The reason BLOOM was able to improve on this situation is that the team rallied volunteers from around the world to build suitable data sets in other languages even if those languages weren’t as well represented online. For example, Hugging Face organized workshops with African AI researchers to try to find data sets such as records from local authorities or universities that could be used to train the model on African languages, says Chris Emezue, a Hugging Face intern and a researcher at Masakhane, an organization working on natural-language processing for African languages.

Including so many different languages could be a huge help to AI researchers in poorer countries, who often struggle to get access to natural-language processing because it uses a lot of expensive computing power. BLOOM allows them to skip the expensive part of developing and training the models in order to focus on building applications and fine-tuning the models for tasks in their native languages. 
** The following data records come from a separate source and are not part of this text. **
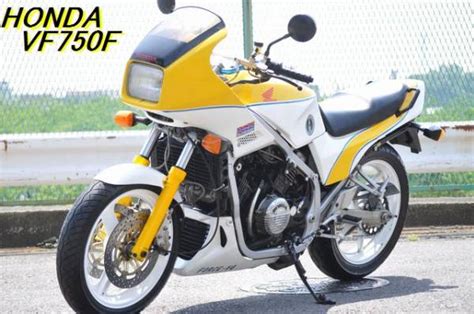 HONDA VF750F RC15 車検27年7月 社外HID フルカスタム 全国陸送 401cc 750cc 売買されたオークション情報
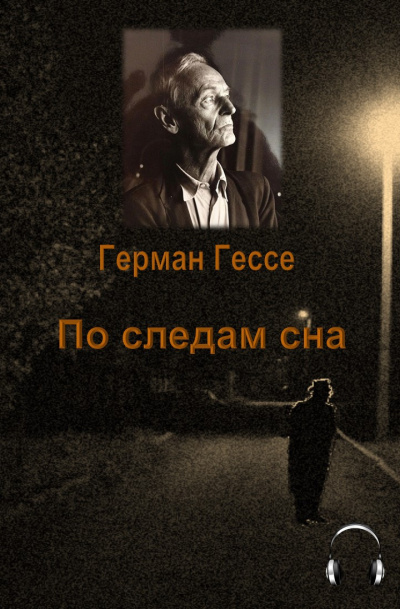 Аудиокнига Гессе Герман - По следам сна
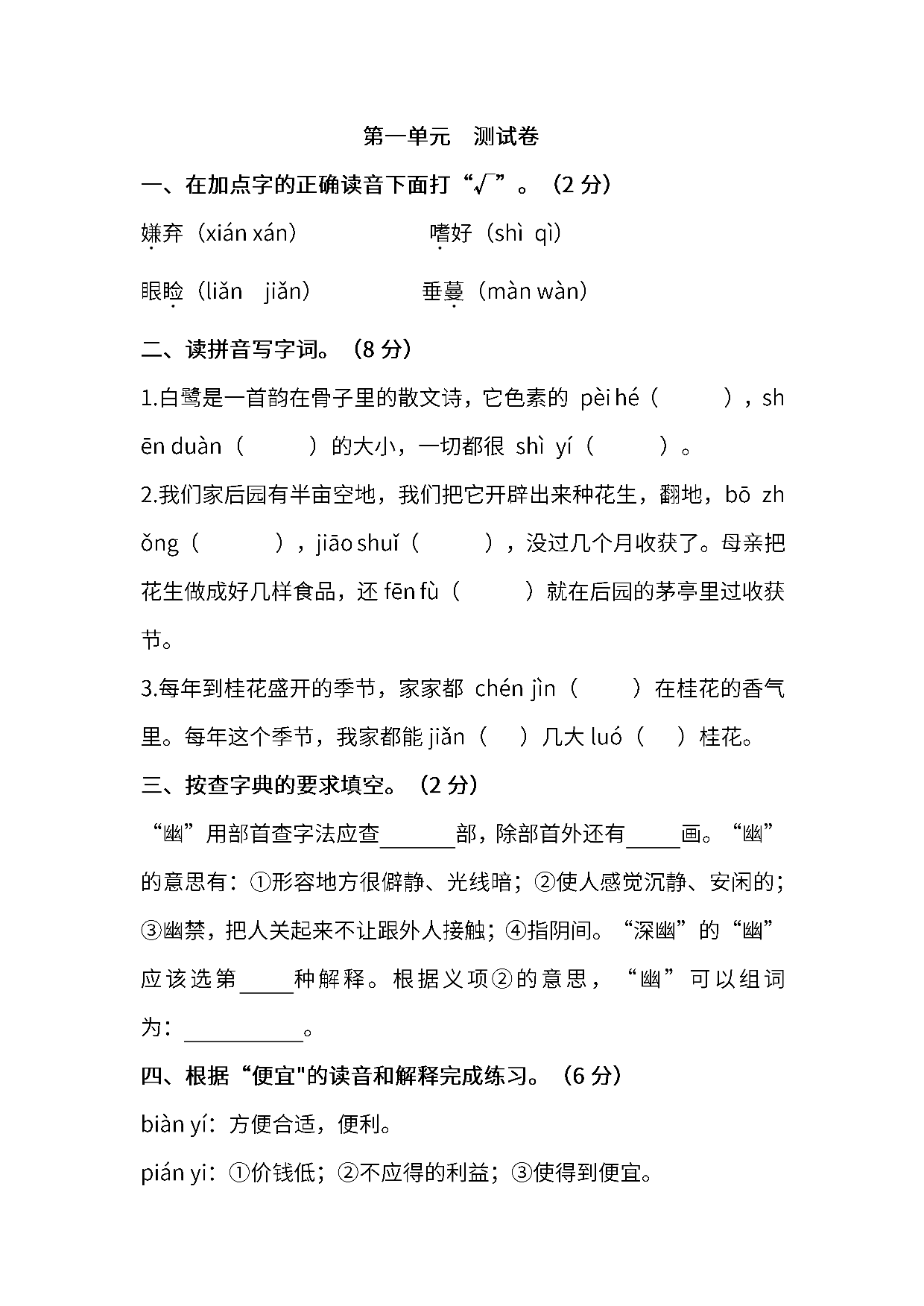 统编版语文五年级上册第一单元达标测试C卷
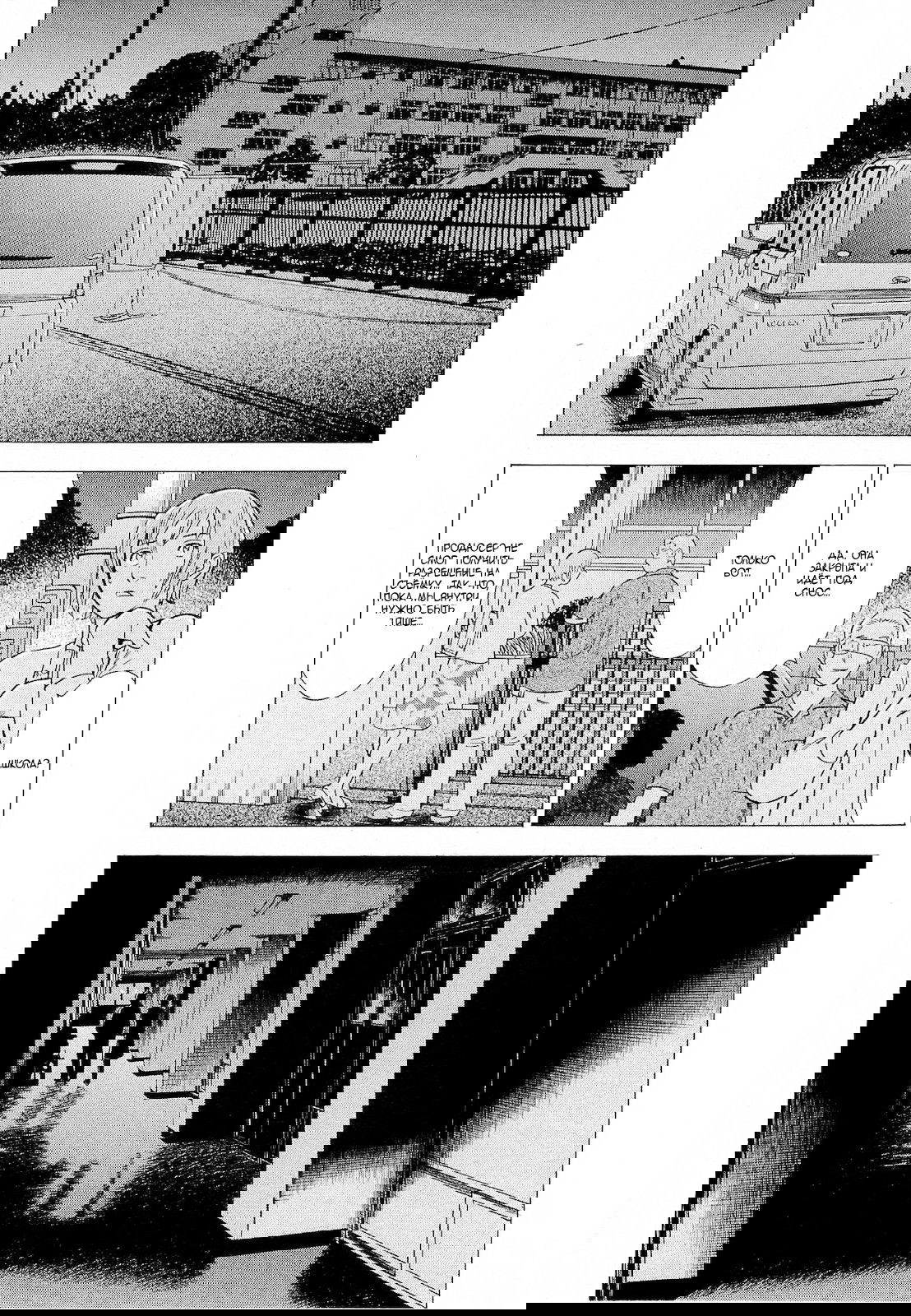 Манга Преступление и наказание. Сфальсифицированный роман - Глава 41 Страница 7
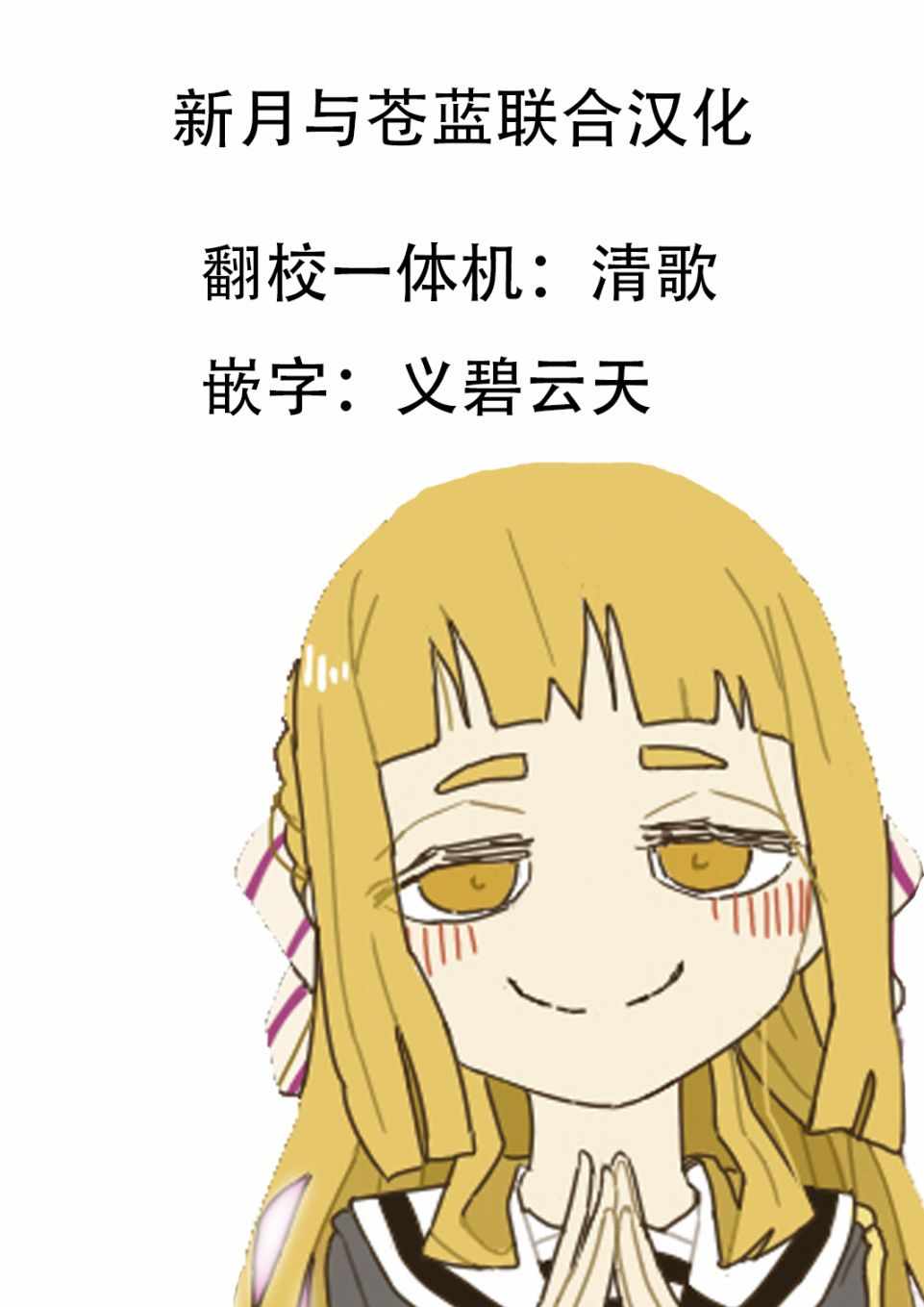《Fate Extra CCC 妖狐传》第44话 第34页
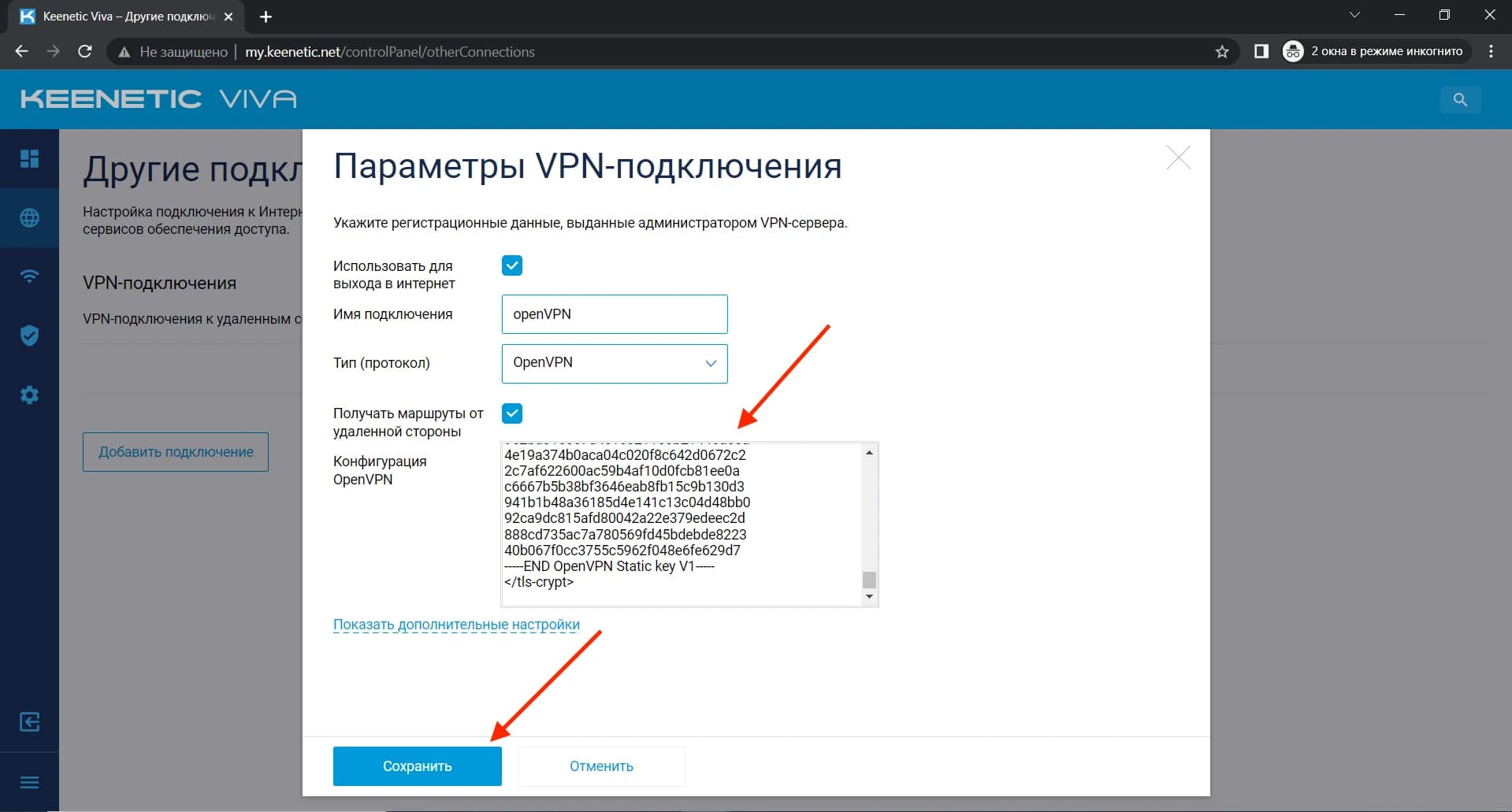 Скопируйте содержимое ключа в поле Конфигурация OpenVPN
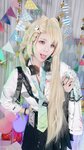 [Cosplay] Pyon - Lynae Wuthering Waves 鸣潮 琳奈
Related work from others:  Latest from MIT Tech Review - This robot can tidy a room without any help

“If you want to include African languages in the future of [natural-language processing] … it’s a very good and important step to include them while training language models,” says Emezue.

Handle with caution

BigScience has done a “phenomenal” job of building a community around BLOOM, and its approach of involving ethics and governance from the beginning is a thoughtful one, says Percy Liang, an associate professor in computer science at Stanford who specializes in large language models.

However, Liang doesn’t think it will lead to significant changes to LLM development. “OpenAI and Google and Microsoft are still blazing ahead,” he says.

Ultimately, BLOOM is still a large language model, and it still comes with all the associated flaws and risks. Companies such as OpenAI have not released their models or code to the public because, they argue, the sexist and racist language that has gone into them makes them too dangerous to use that way. 

BLOOM is also likely to incorporate inaccuracies and biased language, but since everything about the model is out in the open, people will be able to interrogate the model’s strengths and weaknesses, says Margaret Mitchell, an AI researcher and ethicist at Hugging Face.

BigScience’s biggest contribution to AI might end up being not BLOOM itself, but the numerous spinoff research projects its volunteers are getting involved in. For example, such projects could bolster the model’s privacy credentials and come up with ways to use the technology in different fields, such as biomedical research.  

“One new large language model is not going to change the course of history,” says Teven Le Scao, a researcher at Hugging Face who co-led BLOOM’s training. “But having one good open language model that people can actually do research on has a strong long-term impact.”

When it comes to the potential harms of LLMs, “ Pandora’s box is already wide open,” says Le Scao. “The best you can do is to create the best conditions possible for researchers to study them.”